Furthermore, the games market is constantly rushing to find the next facet of technology that will take off. When the Nintendo Wii introduced the use of a player’s movements to facilitate gameplay, the market wrongly assumed that the technology itself was responsible for the success. The Wii simply paired this new play style with fun titles, which cannot be said for the failure of the Xbox Kinect.
A similar situation seems to be happening with virtual and augmented reality. Studios assume that the novelty of the technology is enough to sell it. While there have been some interesting virtual reality (VR) releases, nothing has been fun enough to make VR technology a household occurrence. The VR gaming scene serves as little more than a gimmick for the players who shell out enough money to purchase the technology. Typically, the players who can afford VR headsets are the ones who have impressive gaming collections, and they will usually go back to their other games after the novelty of VR wears off.
Until AR is integrated into a fun title and completely necessary for the overall mechanics of the gameplay, it serves as little more than an interesting but undemanded technology.
In a similar vein, augmented reality (AR) was popularised through Pokemon Go, which resulted in many awful knock-offs attempting to capitalize on the concept. These releases were the result of a misunderstanding about why Pokemon Go was such a hit. Most of its players turned off the AR settings in order to preserve battle life, making the technology unnecessary. The truth is that people liked the idea of an accessible Pokemon title, and the use of AR was just a bonus feature. Until AR is integrated into a fun title and completely necessary for the overall mechanics of the gameplay, it serves as little more than an interesting but undemanded technology.

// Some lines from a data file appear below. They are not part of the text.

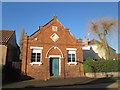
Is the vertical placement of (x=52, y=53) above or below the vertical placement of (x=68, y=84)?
above

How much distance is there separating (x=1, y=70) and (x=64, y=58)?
28.3ft

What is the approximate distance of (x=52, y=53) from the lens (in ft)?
58.1

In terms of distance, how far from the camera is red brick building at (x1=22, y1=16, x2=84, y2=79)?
1656 cm

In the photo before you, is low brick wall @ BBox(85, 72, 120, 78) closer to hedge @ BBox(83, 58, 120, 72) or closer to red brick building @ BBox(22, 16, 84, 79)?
hedge @ BBox(83, 58, 120, 72)

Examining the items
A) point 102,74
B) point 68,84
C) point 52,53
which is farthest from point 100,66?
point 68,84

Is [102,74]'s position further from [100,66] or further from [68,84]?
[68,84]

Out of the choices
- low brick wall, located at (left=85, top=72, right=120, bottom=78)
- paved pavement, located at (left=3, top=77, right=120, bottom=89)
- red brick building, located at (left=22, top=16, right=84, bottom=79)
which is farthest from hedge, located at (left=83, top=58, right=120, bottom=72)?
paved pavement, located at (left=3, top=77, right=120, bottom=89)

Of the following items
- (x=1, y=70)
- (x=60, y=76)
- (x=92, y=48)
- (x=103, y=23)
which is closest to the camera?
(x=1, y=70)

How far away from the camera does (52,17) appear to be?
19.4 metres

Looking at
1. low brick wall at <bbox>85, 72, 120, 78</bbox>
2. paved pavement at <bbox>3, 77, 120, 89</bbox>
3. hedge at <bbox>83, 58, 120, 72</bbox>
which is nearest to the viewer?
paved pavement at <bbox>3, 77, 120, 89</bbox>

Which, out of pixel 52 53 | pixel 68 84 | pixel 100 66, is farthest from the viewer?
pixel 100 66

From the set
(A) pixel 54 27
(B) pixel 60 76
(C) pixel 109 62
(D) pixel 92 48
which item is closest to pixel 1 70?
(B) pixel 60 76

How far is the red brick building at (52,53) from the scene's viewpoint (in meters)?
16.6

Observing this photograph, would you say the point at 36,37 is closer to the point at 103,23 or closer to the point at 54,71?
the point at 54,71
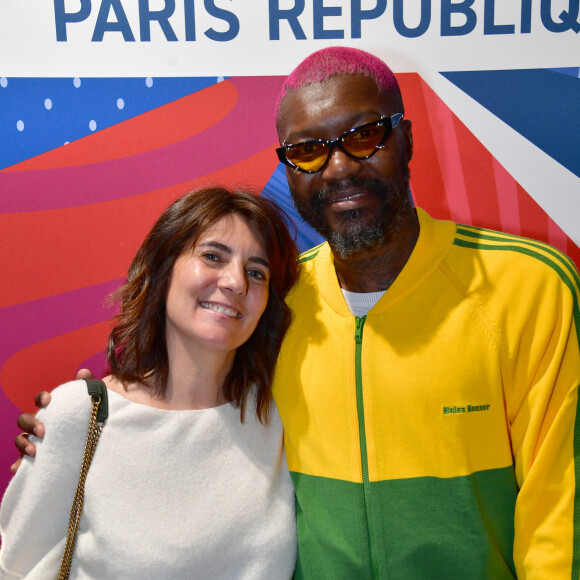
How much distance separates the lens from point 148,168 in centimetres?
216

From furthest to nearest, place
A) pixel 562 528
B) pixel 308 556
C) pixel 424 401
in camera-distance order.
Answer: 1. pixel 308 556
2. pixel 424 401
3. pixel 562 528

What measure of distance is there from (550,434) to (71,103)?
193 centimetres

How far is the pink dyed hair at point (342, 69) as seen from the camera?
60.1 inches

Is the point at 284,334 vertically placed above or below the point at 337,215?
below

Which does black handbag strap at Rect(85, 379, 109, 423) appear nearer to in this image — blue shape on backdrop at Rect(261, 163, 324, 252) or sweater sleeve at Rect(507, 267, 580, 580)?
blue shape on backdrop at Rect(261, 163, 324, 252)

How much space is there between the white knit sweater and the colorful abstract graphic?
0.72 metres

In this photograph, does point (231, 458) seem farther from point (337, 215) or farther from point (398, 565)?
point (337, 215)

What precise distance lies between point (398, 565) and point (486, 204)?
4.29 feet

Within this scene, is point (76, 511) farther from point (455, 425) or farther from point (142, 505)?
point (455, 425)

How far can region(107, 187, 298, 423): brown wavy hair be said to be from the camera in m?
1.70

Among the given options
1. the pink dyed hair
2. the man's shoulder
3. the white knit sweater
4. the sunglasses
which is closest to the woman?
the white knit sweater

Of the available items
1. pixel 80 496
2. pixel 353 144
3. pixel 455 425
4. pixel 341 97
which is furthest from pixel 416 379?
pixel 80 496

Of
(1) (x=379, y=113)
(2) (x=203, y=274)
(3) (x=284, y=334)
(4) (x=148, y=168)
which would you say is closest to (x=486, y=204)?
(1) (x=379, y=113)

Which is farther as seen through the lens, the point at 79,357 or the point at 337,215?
Answer: the point at 79,357
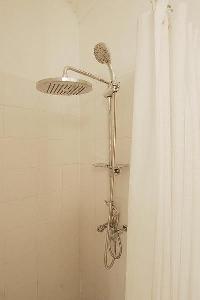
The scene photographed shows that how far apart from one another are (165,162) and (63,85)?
0.48 m

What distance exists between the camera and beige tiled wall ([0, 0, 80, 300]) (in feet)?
3.92

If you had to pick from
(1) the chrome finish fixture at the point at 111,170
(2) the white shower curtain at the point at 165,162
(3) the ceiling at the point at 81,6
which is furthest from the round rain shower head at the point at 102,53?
(3) the ceiling at the point at 81,6

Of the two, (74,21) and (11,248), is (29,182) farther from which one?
(74,21)

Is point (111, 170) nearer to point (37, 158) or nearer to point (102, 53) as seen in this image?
point (37, 158)

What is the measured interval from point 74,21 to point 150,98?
3.45 feet

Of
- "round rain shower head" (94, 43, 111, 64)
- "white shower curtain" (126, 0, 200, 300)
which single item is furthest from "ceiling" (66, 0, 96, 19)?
"white shower curtain" (126, 0, 200, 300)

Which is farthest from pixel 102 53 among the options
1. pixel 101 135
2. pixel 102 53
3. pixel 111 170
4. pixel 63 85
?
pixel 111 170

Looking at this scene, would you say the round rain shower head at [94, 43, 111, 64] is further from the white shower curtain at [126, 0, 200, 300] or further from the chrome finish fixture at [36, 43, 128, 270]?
the white shower curtain at [126, 0, 200, 300]

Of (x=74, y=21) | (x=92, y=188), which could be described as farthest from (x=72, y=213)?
(x=74, y=21)

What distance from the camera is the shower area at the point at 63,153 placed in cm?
119

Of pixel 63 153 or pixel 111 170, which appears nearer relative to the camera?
pixel 111 170

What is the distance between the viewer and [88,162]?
1443mm

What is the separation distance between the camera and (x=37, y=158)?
1296 mm

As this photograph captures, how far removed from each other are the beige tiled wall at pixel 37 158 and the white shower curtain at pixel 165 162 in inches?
27.6
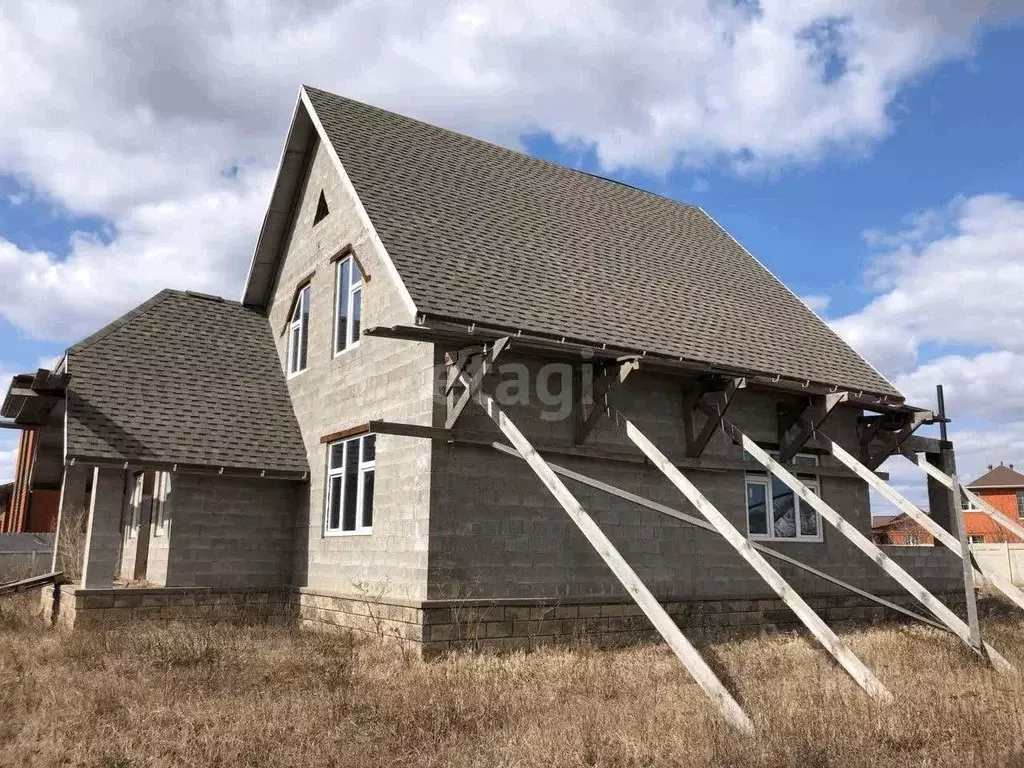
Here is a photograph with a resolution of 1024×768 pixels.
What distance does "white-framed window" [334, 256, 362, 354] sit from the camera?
13.8 meters

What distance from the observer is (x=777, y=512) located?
14164 millimetres

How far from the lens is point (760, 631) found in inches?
499

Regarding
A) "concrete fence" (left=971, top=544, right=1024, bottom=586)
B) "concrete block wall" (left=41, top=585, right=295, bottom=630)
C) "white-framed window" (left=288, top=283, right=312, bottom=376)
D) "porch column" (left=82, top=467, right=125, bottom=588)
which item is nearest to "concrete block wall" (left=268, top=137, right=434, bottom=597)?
"white-framed window" (left=288, top=283, right=312, bottom=376)

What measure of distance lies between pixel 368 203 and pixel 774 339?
7.63 m

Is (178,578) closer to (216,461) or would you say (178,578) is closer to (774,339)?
(216,461)

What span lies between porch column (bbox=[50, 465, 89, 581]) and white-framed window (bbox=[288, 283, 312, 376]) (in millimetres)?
4079

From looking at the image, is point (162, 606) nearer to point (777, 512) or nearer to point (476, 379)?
point (476, 379)

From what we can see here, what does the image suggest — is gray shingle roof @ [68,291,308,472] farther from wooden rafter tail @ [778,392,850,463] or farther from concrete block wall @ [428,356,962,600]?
wooden rafter tail @ [778,392,850,463]

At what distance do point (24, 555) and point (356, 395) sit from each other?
1661 cm

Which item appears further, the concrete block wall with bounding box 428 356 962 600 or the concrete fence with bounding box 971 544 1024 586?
the concrete fence with bounding box 971 544 1024 586

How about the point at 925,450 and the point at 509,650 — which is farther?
the point at 925,450

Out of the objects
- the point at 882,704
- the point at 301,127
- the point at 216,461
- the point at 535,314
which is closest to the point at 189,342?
the point at 216,461

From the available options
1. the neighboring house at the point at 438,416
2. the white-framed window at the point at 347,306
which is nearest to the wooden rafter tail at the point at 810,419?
the neighboring house at the point at 438,416

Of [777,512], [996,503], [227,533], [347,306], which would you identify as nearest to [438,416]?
[347,306]
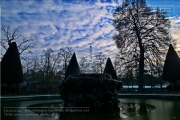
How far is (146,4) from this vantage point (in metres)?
23.3

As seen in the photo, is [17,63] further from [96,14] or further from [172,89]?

Sometimes it seems that gaming studios are searching so desperately for the next technological breakthrough that they forget to make games fun. It is a shame that these companies have become so far removed from the one aspect of games that all players truly want. This lapse in judgement can largely be attributed to the competition between gaming studios, wherein the first company to successfully introduce new technology tends to be the biggest profitter of it. This causes companies to become so hyper focused on what could take off, that they forget that entertainment is the most important selling point for a game. If only studios could recognize that many players are still satisfied with a glorified Lego simulation like Minecraft, maybe they could realize that the fancy technology and graphics don’t matter.